2 Introduction to ggplot2
In this chapter, we explore the power of ggplot2
within the tidyverse package suite for creating compelling visual representations of twin studies in behavior genetics. ggplot2
’s layer-oriented approach to building data visualizations allows researchers to intuitively map out the complexities inherent in twin data, providing insights that are crucial for both hypothesis testing and exploratory data analysis.
2.1 Understanding ggplot2’s Grammar of Graphics
ggplot2
is a powerful data visualization package in R that is part of the tidyverse suite of packages. It is based on the grammar of graphics, a coherent system for describing and building visualizations. The grammar of graphics is based on the idea that a plot can be decomposed into a set of independent components, such as data, aesthetics, and geoms (geometric objects). By combining these components, ggplot2 allows for the creation of complex and informative visualizations that can be easily customized and extended.

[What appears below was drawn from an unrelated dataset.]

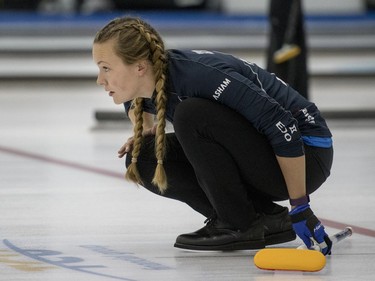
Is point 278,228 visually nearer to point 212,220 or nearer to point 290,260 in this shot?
point 212,220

The structure of the code for plots can be summarized as follows:
ggplot(data = [[dataset]],
mapping = aes(x = [[x-variable]],
y = [[y-variable]])) +
geom_xxx() +
other options
Each component of the plot is added in layers. The ggplot()
function initializes the plot, aes()
specifies the aesthetic mappings (how variables are mapped to visual properties), and geom_xxx()

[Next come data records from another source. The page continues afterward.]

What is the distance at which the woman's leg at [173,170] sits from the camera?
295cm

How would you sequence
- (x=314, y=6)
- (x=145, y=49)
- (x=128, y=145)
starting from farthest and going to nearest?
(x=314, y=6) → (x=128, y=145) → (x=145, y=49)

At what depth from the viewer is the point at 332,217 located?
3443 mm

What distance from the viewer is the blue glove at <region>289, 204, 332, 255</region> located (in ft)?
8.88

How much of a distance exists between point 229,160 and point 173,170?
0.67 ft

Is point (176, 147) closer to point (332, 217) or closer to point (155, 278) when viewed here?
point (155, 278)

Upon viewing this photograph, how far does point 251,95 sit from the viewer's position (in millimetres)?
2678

adds a geometric object (points, lines, bars, etc.) to the plot. Additional layers can be added to further customize the plot, such as labels, titles, and themes. We’ll dive into these soon enough, but first, let’s walk through a simple example to illustrate the basic structure of a ggplot2 plot.
2.2 Case Study: Visualizing Twin Data
To make this more concrete, let’s consider an example using twin data on height from the OpenMX
package, which is in the twinData
data. These 3,808 pairs of twins are from the Australian National Health and Medical Research Council Twin Registry. The dataset contains information on the height, weight, and body mass index (BMI) of twins, along with their zygosity and other demographic information.

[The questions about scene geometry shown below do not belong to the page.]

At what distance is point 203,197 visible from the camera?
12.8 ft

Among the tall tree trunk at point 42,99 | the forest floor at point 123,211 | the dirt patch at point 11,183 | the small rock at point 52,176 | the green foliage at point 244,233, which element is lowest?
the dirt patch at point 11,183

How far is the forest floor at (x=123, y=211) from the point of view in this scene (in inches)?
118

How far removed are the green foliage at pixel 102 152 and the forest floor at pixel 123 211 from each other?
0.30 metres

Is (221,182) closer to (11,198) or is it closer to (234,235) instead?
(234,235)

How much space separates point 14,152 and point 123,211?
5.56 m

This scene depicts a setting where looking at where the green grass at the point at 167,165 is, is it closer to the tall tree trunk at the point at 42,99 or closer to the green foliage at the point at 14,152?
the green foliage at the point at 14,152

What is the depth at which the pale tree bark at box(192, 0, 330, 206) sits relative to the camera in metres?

library(tidyverse) # Load the tidyverse packages
library(OpenMx) # Load the OpenMx package
library(BGmisc) # Load the BGmisc package
library(conflicted) # to handle conflicts
conflicted::conflicts_prefer(OpenMx::vech,dplyr::filter) # Resolve conflicts
data(twinData)
glimpse(twinData)
#> Rows: 3,808
#> Columns: 16
#> $ fam <int> 1, 2, 3, 4, 5, 6, 7, 8, 9, 10, 11, 12, 13, 14, 15, 16, 17, 18…
#> $ age <int> 21, 24, 21, 21, 19, 26, 23, 29, 24, 28, 29, 19, 23, 22, 23, 2…
#> $ zyg <int> 1, 1, 1, 1, 1, 1, 1, 1, 1, 1, 1, 1, 1, 1, 1, 1, 1, 1, 1, 1, 1…
#> $ part <int> 2, 2, 2, 2, 2, 2, 2, 2, 2, 2, 2, 2, 2, 2, 2, 2, 2, 2, 2, 2, 2…
#> $ wt1 <int> 58, 54, 55, 66, 50, 60, 65, 40, 60, 76, 48, 70, 51, 53, 58, 4…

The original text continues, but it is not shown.